───── Page extract

Active measures: War by other means
Since 2014, Russia has escalated its confrontation with the West. The resulting strategy has been dubbed many things by different analysts: “hybrid warfare,” the “Gerasimov Doctrine,” “political warfare,” and “active measures”—this last one being a reference to the KGB term for political and information efforts that fall between traditional espionage and public diplomacy. One of the key pillars of this strategy is to use the openness of Western democracy to undermine governments from within, a goal achieved through three often simultaneous lines of effort, outlined in the following sections.
Cultivating fringe movements and leaders in foreign countries
In recent years, the Kremlin has supported—financially and otherwise—candidates, parties, and causes in several countries. The clearest example of a Kremlin-backed political movement in a Western democracy is France’s National Front party, whose leader Marine Le Pen rode a crest of anti-Muslim and anti-immigrant fervor to a second-place finish in the country’s 2017 election; the party received loans of €11 million from the Kremlin-linked First Czech-Russian Bank in 2014. Le Pen not only continually praised Putin throughout her campaign but actually traveled to Moscow in March to meet with the Russian president. Her campaign also benefited from Russian hacking and release of emails from the campaign of her opponent, Emmanuel Macron. However, in part due to France’s moratorium on media coverage of candidates in the last 44 hours of an election, the leak appears not to have had its intended effect. Other European political movements with links to the Russian government include Brexit and its chief advocate Nigel Farage; the far-right German party Alternative for Germany; the Freedom Party of Austria, which signed a cooperation agreement with Putin’s party to act as an intermediary between Putin and Trump; and the Catalan independence movement, which has received significant support from Russian trolls, bots, and state television.

──────────
───── Excerpted data

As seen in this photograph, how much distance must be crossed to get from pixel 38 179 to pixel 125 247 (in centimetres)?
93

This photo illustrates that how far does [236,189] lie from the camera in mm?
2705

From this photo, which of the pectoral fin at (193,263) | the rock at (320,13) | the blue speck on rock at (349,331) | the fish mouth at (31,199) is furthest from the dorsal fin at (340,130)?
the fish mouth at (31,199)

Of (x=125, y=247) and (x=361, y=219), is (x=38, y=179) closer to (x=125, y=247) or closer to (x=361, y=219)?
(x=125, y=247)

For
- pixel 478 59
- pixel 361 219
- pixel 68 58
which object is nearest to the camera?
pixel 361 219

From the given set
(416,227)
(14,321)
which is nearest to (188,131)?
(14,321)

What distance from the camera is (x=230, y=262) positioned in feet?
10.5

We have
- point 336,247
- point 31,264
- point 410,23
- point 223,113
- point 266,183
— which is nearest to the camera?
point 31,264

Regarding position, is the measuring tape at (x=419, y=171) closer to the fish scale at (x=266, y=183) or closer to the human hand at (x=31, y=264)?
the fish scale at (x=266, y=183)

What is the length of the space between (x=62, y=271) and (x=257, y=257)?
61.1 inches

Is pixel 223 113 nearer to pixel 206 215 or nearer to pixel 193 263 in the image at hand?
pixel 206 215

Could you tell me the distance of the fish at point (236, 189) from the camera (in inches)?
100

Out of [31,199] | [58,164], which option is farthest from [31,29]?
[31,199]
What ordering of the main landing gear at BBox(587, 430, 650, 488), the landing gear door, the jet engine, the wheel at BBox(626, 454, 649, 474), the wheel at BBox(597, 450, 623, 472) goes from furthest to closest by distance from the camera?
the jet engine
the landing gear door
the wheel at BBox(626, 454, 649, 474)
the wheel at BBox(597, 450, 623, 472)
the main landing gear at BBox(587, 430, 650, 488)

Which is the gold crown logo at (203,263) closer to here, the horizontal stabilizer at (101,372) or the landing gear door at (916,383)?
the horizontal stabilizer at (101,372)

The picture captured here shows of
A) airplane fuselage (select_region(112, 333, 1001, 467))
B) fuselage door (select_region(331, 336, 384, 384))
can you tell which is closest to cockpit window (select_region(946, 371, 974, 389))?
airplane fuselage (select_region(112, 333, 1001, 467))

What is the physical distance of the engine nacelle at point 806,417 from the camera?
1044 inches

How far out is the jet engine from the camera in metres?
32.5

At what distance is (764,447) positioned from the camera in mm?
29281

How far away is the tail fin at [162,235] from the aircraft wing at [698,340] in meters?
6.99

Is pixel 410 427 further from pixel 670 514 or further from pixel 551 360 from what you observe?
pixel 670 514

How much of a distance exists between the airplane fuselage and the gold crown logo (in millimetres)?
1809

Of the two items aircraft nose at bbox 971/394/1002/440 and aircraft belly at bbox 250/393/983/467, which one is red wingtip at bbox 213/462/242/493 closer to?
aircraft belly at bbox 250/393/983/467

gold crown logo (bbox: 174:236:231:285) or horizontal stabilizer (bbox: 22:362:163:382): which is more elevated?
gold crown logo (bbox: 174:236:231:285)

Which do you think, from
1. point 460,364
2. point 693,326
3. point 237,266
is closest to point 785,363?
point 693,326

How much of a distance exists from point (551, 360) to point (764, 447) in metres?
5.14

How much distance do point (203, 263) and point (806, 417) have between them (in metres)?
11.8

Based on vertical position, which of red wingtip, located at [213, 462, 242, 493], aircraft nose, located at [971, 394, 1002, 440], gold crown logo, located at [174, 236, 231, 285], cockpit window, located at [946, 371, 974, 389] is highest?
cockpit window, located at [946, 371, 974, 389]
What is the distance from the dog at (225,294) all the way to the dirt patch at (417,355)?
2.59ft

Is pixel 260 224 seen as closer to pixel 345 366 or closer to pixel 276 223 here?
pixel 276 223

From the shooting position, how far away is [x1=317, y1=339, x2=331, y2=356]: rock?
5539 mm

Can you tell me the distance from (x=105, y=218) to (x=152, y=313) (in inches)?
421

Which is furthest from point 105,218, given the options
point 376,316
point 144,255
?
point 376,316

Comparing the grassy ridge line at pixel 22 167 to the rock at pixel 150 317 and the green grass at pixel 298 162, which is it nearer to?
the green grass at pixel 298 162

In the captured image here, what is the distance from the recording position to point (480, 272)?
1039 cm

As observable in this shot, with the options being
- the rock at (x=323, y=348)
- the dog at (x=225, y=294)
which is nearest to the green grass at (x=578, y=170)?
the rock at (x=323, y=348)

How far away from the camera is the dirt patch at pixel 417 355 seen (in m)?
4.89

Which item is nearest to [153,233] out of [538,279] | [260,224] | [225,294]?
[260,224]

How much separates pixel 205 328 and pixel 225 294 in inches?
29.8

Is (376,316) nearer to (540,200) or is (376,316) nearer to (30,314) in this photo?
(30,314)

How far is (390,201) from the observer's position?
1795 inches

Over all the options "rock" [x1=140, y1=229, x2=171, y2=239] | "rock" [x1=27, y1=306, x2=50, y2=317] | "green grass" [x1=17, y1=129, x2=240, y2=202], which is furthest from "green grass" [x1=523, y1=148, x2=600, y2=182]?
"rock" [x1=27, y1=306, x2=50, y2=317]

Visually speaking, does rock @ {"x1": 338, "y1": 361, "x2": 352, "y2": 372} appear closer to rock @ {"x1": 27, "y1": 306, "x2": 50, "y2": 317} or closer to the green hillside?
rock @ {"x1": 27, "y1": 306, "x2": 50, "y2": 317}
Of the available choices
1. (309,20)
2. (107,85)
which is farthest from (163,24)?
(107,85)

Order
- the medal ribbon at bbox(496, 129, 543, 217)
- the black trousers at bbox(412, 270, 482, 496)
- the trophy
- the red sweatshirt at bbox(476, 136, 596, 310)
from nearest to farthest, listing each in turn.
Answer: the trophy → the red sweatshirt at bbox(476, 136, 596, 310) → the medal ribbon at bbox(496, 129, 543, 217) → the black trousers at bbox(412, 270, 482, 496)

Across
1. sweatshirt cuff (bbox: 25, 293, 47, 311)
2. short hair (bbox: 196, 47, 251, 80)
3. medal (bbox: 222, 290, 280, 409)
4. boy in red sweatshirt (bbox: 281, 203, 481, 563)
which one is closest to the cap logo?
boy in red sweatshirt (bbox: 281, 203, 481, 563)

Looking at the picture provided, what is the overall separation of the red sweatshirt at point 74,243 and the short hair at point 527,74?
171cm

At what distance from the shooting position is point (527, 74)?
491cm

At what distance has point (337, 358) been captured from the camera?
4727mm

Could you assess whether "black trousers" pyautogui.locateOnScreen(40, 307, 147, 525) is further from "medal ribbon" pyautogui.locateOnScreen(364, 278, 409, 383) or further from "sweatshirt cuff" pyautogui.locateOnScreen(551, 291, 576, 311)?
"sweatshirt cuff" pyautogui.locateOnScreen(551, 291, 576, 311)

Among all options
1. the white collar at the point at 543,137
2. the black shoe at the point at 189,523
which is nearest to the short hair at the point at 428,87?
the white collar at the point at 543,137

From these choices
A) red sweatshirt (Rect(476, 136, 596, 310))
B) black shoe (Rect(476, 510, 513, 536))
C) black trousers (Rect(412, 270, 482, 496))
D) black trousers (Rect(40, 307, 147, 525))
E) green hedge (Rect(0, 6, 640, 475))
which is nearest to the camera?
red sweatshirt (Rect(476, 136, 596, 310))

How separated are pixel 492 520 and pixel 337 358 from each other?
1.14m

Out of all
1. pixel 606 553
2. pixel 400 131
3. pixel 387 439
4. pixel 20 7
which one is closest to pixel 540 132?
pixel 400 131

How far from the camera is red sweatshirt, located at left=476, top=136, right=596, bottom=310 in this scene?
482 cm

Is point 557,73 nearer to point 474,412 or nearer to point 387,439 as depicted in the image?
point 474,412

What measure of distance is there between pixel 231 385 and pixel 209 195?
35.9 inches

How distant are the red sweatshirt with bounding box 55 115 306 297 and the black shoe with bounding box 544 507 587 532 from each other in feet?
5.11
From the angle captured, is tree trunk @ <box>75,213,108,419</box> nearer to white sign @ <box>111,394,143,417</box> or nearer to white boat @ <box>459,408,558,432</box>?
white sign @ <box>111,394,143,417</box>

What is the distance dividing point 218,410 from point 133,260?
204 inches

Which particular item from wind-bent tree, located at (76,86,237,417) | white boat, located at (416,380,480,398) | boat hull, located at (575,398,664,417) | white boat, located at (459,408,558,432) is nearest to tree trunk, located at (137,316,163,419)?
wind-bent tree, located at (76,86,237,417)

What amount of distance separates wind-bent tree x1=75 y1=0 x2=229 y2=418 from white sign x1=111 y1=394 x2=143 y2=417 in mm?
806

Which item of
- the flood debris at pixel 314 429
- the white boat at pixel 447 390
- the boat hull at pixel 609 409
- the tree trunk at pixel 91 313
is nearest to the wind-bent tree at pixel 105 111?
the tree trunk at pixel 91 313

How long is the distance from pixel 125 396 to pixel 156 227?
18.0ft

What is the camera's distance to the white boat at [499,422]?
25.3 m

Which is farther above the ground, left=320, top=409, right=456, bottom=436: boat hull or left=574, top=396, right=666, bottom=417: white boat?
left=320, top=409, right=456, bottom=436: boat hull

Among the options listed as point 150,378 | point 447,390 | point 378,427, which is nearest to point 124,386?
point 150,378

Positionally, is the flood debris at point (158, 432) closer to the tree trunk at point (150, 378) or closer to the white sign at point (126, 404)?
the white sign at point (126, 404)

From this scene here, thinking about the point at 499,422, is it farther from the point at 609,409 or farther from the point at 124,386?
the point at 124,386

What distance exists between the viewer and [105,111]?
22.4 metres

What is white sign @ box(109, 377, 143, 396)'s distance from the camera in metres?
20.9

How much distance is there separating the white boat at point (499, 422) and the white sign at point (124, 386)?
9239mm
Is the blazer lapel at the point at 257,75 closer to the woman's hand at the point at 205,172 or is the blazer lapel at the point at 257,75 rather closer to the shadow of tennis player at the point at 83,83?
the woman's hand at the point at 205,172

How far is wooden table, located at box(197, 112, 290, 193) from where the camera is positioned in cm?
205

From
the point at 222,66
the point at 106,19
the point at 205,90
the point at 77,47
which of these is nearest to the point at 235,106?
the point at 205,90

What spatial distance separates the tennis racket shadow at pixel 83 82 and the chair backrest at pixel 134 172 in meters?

──────────

# [Instructions]
(1) Write out the whole passage on Russia's active measures, word for word.
(2) From the rows, pull out the lines verbatim, from the line with "The picture captured here shows of" to the line with "1044 inches", both included, and give only those lines.

# [Answers to each task]
(1)
Active measures: War by other means
Since 2014, Russia has escalated its confrontation with the West. The resulting strategy has been dubbed many things by different analysts: “hybrid warfare,” the “Gerasimov Doctrine,” “political warfare,” and “active measures”—this last one being a reference to the KGB term for political and information efforts that fall between traditional espionage and public diplomacy. One of the key pillars of this strategy is to use the openness of Western democracy to undermine governments from within, a goal achieved through three often simultaneous lines of effort, outlined in the following sections.
Cultivating fringe movements and leaders in foreign countries
In recent years, the Kremlin has supported—financially and otherwise—candidates, parties, and causes in several countries. The clearest example of a Kremlin-backed political movement in a Western democracy is France’s National Front party, whose leader Marine Le Pen rode a crest of anti-Muslim and anti-immigrant fervor to a second-place finish in the country’s 2017 election; the party received loans of €11 million from the Kremlin-linked First Czech-Russian Bank in 2014. Le Pen not only continually praised Putin throughout her campaign but actually traveled to Moscow in March to meet with the Russian president. Her campaign also benefited from Russian hacking and release of emails from the campaign of her opponent, Emmanuel Macron. However, in part due to France’s moratorium on media coverage of candidates in the last 44 hours of an election, the leak appears not to have had its intended effect. Other European political movements with links to the Russian government include Brexit and its chief advocate Nigel Farage; the far-right German party Alternative for Germany; the Freedom Party of Austria, which signed a cooperation agreement with Putin’s party to act as an intermediary between Putin and Trump; and the Catalan independence movement, which has received significant support from Russian trolls, bots, and state television.

(2)
The picture captured here shows of
A) airplane fuselage (select_region(112, 333, 1001, 467))
B) fuselage door (select_region(331, 336, 384, 384))
can you tell which is closest to cockpit window (select_region(946, 371, 974, 389))?
airplane fuselage (select_region(112, 333, 1001, 467))

What is the physical distance of the engine nacelle at point 806,417 from the camera?
1044 inches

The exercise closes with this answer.